SALT LAKE CITY — Located in the Gateway next door to the Union Pacific Depot, Salt Lake's newest hall of fame, the Hall of Breakfast, answers the Instagram crowd's most pressing question: Where is my next photo-op?
The answer, come to find out, is on top of a big fiberglass sunny side up egg. Or swinging from a doughnut glazed with frosting and sprinkles. Or perhaps lounging in a pool of hot and light pink plastic balls surrounded by murals of flamingos that look as though they came straight from a Palm Beach mansion.
If it all seems a bit dreamlike and over-the-top, it was those qualities, said co-creator John Connors, that sparked the initial question he and co-creators Courtney Mahon and Sophie Weichers asked themselves as they developed Hall of Breakfast.

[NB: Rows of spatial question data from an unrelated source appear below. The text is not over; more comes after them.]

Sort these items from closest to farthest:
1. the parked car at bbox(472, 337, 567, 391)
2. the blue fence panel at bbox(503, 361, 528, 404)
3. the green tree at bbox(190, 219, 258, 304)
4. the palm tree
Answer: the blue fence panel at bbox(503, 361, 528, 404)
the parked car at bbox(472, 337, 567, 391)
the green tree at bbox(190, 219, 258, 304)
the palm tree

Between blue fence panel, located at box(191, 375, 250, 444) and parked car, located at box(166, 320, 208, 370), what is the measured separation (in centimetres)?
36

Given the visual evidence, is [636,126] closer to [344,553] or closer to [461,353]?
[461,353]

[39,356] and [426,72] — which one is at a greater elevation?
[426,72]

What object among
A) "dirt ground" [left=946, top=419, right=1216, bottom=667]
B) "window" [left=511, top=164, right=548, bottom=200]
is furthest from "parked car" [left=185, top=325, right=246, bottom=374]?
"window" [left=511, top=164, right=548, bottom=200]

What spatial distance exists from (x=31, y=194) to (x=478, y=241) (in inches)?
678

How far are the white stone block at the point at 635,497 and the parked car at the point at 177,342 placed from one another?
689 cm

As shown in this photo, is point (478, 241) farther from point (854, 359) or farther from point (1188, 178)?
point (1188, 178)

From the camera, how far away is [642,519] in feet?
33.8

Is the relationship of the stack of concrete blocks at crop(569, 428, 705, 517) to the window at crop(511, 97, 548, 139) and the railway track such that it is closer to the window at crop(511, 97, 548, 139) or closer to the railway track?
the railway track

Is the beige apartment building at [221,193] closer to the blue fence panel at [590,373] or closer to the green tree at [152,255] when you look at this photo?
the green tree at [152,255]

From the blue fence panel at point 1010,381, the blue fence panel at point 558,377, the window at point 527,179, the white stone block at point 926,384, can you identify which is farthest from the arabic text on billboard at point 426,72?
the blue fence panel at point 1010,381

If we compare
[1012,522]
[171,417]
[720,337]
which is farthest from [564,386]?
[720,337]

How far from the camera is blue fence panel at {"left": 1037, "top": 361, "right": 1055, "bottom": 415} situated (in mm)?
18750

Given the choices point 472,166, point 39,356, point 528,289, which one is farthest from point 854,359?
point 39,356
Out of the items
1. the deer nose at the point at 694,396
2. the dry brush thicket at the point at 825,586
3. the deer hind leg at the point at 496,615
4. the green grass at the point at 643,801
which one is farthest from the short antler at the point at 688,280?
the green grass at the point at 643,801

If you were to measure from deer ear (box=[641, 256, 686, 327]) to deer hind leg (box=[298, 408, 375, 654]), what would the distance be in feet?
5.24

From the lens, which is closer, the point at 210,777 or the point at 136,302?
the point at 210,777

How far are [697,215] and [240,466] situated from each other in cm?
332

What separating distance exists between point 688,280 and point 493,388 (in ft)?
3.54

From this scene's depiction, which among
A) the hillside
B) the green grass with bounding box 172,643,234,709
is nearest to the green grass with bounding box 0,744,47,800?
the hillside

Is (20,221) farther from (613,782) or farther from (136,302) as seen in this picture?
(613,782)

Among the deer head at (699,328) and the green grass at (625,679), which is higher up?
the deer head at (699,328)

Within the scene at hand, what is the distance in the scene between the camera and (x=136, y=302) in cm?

"Can we take something as everyday as breakfast and make it into art and make people approach all of that art in a way that they may leave thinking, 'Maybe all of these other things I see in the world could be a little more fun and a little more artistic and goofy?'"
Connors knows something about goofy. As one of the two product managers along with Weichers for Bigsley, a Utah-based events coordinator, Connors helped conceive of Utah's popular Color Run, an event, he said, that aimed to transform the ordinary into "something kind of magical."
And because this is 2018, one can't just experience magic: they also have to share it.
"Salt Lake has a big group of social media influencers who are all about the images and finding new things to share," said Weichers. "We live in a world where it's very Instagram heavy. People are always looking for fun things to do and fun things to share on their Instagram or Facebook or whatever, so that's what drove us to this idea."
The idea is a series of rooms that each represent a different breakfast food — hall of fame breakfast foods, that is. No oatmeal or granola here. (Clearly, opinions differ on what makes a hall of fame breakfast food, but that's another matter.) Guests, after checking in and picking up a copy of "The Morning Paper" — complete with breakfast horoscopes — enter a spare, white room, that, according to Connors, "pays tribute to this moment of possibility that you feel first thing in the morning." After walking through an oversized retro 1950s Smeg refrigerator, guests can then wander through rooms decorated to celebrate eggs, bacon, waffles, pancakes, doughnuts and coffee, before finally finishing in the aforementioned ball pit room. Everything they encounter in the rooms they can touch, crawl on and of course, photograph.
Roughly 20 mostly local artists helped design and create Hall of Breakfast's photographable rooms and gift shop, including Jesse Draper, one of the art directors, who was on hand opening day, June 9. He sees Hall of Breakfast as more than a good time — for him, it also represents his art philosophy.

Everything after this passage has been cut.